Kedua, biarkan orang yang di belakang imam saja yang melakukan koreksi.
Orang yang di belakang imam baiknya bukan orang sembarangan. Bukan orang yang hanya secara kebetulan ada di belakang imam sementara tidak bisa apa-apa.
Bisa dibilang, orang ini seperti wakil imam yang siap sewaktu-waktu bisa mengoreksi bacaan imam atau pun menggantikannya.

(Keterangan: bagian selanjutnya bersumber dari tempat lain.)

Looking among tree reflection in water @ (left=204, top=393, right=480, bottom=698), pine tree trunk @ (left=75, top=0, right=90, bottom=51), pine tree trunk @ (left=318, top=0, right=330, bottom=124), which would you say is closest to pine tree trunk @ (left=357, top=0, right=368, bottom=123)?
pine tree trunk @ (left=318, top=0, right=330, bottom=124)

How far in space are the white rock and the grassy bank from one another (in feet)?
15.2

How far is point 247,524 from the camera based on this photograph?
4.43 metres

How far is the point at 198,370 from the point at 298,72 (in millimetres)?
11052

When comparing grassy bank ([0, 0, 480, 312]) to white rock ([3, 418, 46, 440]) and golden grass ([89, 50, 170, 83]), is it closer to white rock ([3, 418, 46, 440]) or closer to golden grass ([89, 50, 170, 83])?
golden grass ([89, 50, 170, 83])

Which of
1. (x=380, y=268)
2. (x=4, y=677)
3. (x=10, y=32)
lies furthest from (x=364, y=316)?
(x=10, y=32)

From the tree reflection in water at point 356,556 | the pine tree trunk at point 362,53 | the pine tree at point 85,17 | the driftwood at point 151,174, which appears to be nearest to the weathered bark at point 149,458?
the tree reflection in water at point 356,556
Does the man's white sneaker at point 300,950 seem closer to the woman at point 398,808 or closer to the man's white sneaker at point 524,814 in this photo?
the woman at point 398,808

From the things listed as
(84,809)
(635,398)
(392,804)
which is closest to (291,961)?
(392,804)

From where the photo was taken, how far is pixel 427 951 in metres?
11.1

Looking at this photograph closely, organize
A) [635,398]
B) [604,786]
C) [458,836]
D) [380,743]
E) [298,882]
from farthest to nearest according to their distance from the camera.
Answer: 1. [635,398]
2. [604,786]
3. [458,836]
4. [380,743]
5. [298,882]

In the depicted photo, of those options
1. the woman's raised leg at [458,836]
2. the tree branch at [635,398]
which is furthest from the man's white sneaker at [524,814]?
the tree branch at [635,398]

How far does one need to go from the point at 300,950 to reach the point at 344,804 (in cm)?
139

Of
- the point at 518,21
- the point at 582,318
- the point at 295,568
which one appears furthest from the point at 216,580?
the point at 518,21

Menggantikan imam bisa dalam dua keadaan. Yaitu, imam batal wudhu, sakit atau lainnya. Bisa juga karena imam minta sendiri untuk menukar posisi dari imam menjadi makmum. Hal ini terjadi karena imam tiba-tiba letih atau kurang sehat.
Jadi, jangan asal berdiri saja ketika sebagai makmum. Pahami posisi kalau berdiri persis di belakang imam. Karena makmum inilah yang paling berhak untuk mengoreksi atau menggantikan imam.
Ketiga, jangan makmum yang jauh di belakang ikut-ikutan mengoreksi.
Makmum yang hafal bacaaan surah yang sedang dibaca imam, kadang merasa spontan untuk mengoreksi bacaan imam ketika salah atau lupa. Hal ini sah saja.
Tapi, sangat diharapkan agar yang melakukan ini sekali lagi yang berada persis di belakang imam. Bukan yang berada jauh di belakang.
Ada ekses yang akan muncul. Yaitu, suara koreksi makmum tidak didengar imam dengan jelas. Dan, karena berteriak-teriak supaya terdengar imam, akan muncul seperti suara gaduh yang tidak jelas.
Lebih parah lagi jika yang melakukan koreksi tidak satu orang. Maka, jadilah suara gaduh itu menambah bingung imam.
Keempat, jika tidak ada makmum yang mengoreksi atau karena suara koreksi tidak jelas, maka imam bisa memilih dari beberapa pilihan.
Yaitu, menyudahi bacaan surah yang terlupa itu dan langsung takbir untuk melakukan ruku’. Atau, bisa juga mengubah surah yang dibaca. Dari surah A misalnya, ke surah B yang lebih dikuasai.
Kelima, jaga keikhlasan dalam mengoreksi bacaan imam.
Setan bisa masuk dalam berbagai macam modus. Hal ini dimaksudkan agar ibadah seorang hamba Allah menjadi rusak.
Salah satunya dengan mengoreksi bacaan imam. Jangan sampai ada niatan ingin dipuji jamaah shalat lain. Seolah-olah, ia ingin diketahui makmum lain juga memiliki hafalan surah tersebut.
Keenam, pastikan bacaan surah yang dikoreksi memang benar-benar dikuasai.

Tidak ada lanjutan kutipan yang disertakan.